Otokratik liderlik tarzında lider, astlarını yönetimin dışında tutmaktadır. Yönetim yetkisi tamamıyla lidere aittir. Astlara misyonlar, politikalar, prosedürler ve hedefler belirlenirken herhangi bir söz hakkı tanınmamaktadır. Otokratik lider, astlarına emir vermekte astlar da liderin vermiş olduğu emirleri yerine getirmektedir. Lider, astlarının fikirlerini dikkate almayarak politikalar belirlemekte ve astlarının da bu politikalar çerçevesinde işlerini yerine getirmelerini beklemektedir (Gürel ve Yılmaz, 2014: 44). Otokratik lider, yalnızca hedeflere ulaşılmasına önem vermekte, astlarının bağımsızlığı ve kişisel gelişimleri ile ilgilenmemektedir (Schoel, Mueller, Stahlberg ve Bluemke, 2011: 1-2).

(35)

Otokratik liderlik, otokratik ve bürokratik toplumlarda yetişmiş ve eğitim almış kişilere uygun görülmektedir. Geleneksel toplum yapısında yetişmiş olan kişiler, liderin tüm yetkisini kullanmasını beklemekte ve sadece otokratik liderin bilgili olduğunudüşünmektedirler. Otokratik lider, tam yetkili olmasından dolayı daha etkili olduğunu hissetmektedir (Eren, 2003: 549). Otokratik lider, bencil davranmakta ve astlarının duygularını önemsememektedir. Bu durum, astlarda psikolojik tatminsizliklerin ortaya çıkmasına yol açmaktadır. Astlarda lidere karşı nefret, moral bozukluğu, grup içi çatışmalar ve anlaşmazlıklar oluşabilmektedir. Bu faktörler zamanla liderin otoritesinin kaybolma ihtimali de arttırmaktadır (Bakan, Büyükbeşe, Erşahan, Kefe, 2013: 74).

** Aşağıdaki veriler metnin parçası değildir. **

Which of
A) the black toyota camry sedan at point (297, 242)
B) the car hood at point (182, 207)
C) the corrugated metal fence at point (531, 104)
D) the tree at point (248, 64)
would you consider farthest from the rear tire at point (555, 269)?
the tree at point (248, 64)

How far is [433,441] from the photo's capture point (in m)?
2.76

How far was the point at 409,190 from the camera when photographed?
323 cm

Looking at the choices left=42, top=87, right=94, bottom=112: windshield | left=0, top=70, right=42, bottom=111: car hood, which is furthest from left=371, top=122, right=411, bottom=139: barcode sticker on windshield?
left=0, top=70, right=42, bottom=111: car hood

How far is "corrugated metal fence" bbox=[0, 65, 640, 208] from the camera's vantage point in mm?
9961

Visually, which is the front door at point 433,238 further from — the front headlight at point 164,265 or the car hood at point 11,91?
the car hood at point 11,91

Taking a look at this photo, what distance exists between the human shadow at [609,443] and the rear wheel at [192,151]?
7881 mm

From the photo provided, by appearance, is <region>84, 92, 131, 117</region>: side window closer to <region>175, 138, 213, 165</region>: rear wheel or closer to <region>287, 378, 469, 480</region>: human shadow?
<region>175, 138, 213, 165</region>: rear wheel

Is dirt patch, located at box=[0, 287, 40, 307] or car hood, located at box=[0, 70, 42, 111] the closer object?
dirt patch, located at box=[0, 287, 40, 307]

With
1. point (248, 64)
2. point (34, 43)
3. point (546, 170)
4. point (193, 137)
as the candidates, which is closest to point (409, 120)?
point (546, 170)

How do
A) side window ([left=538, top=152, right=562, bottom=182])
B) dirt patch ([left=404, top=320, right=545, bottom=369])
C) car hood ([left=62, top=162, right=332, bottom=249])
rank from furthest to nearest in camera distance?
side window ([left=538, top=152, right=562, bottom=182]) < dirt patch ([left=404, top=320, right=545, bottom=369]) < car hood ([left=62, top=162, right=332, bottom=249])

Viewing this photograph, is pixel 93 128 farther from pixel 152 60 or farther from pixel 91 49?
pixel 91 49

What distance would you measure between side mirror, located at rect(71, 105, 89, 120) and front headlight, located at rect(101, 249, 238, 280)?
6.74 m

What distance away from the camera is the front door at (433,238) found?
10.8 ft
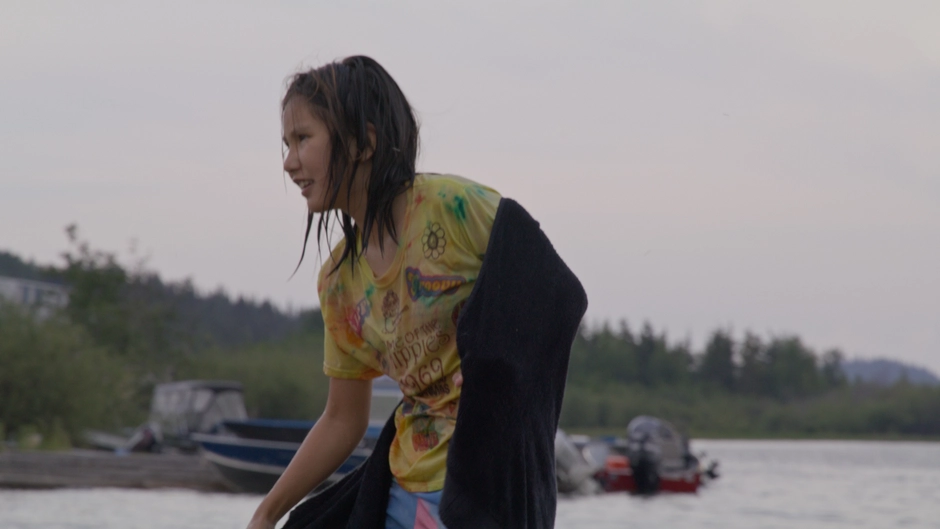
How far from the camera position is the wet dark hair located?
254 centimetres

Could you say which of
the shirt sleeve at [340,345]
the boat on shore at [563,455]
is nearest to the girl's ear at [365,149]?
the shirt sleeve at [340,345]

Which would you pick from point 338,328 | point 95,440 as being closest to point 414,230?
point 338,328

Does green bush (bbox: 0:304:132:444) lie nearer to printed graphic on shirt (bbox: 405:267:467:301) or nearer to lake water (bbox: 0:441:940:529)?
lake water (bbox: 0:441:940:529)

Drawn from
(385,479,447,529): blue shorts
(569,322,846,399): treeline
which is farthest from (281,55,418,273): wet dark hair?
(569,322,846,399): treeline

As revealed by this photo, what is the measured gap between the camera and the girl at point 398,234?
249cm

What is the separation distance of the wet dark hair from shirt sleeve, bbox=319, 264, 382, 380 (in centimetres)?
21

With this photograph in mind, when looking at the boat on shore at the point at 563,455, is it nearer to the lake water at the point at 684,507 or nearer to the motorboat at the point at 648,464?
the motorboat at the point at 648,464

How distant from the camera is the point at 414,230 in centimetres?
255

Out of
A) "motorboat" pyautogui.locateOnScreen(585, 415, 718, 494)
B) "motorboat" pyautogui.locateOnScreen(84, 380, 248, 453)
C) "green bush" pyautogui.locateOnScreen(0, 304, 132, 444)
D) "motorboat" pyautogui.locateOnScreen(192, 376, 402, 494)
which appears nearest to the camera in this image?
"motorboat" pyautogui.locateOnScreen(192, 376, 402, 494)

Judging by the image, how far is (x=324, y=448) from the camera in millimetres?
2861

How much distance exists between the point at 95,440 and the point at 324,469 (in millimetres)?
37032

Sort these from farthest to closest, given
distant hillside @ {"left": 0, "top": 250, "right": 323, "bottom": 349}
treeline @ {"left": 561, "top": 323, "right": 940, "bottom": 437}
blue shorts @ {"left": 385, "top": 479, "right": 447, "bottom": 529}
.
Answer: distant hillside @ {"left": 0, "top": 250, "right": 323, "bottom": 349} → treeline @ {"left": 561, "top": 323, "right": 940, "bottom": 437} → blue shorts @ {"left": 385, "top": 479, "right": 447, "bottom": 529}

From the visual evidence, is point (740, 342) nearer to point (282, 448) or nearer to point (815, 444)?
point (815, 444)

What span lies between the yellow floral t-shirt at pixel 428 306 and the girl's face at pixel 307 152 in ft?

1.4.2. Demokratik Liderlik

Demokratik lider, yönetim yetkisini astları ile paylaşmaktadır. Amaçların, planların, politikaların ve kararların belirlenmesinde lider, astlarının düşüncelerini de önemsemektedir (Alkın ve Ünsar, 2007: 79). Demokratik lider, astların karar alma süreçlerine dahil olmalarına izin vermekte ve astları ile işbirliği içerisinde hareket etmektedir (Vugt, Jepson, Hart ve Cremer, 2004: 2). Astların katılımı ile bir tartışma ortamı oluşturularak kararlar verilmektedir. Demokratik liderlik tarzına göre, astlar çalışma arkadaşlarını kendileri belirleyebilmekte ve iş bölümü yapabilmektedirler (Güney, 2014: 400). Astların çalışmalarını etkileyecek olan her türlü faktör lider tarafından astlara bildirilmektedir (Bambale, 2011: 8). Lider, takdir ve eleştirilerinde yansız ve gerçekçidir. Demokratik lider, sorumluluğu tek başına üstlenmekten ziyade astları ile paylaşma eğilimindedir. Sorumlulukların dağıtılması ve iş bölümünün oluşturulması astlar tarafından gerçekleştirilmektedir. Lider, örgüt içerisindeki sosyal dayanışmayı güçlendirmeye, gerilim ve çatışmayı da azaltmaya çalışmaktadır (Güney, 2014: 400).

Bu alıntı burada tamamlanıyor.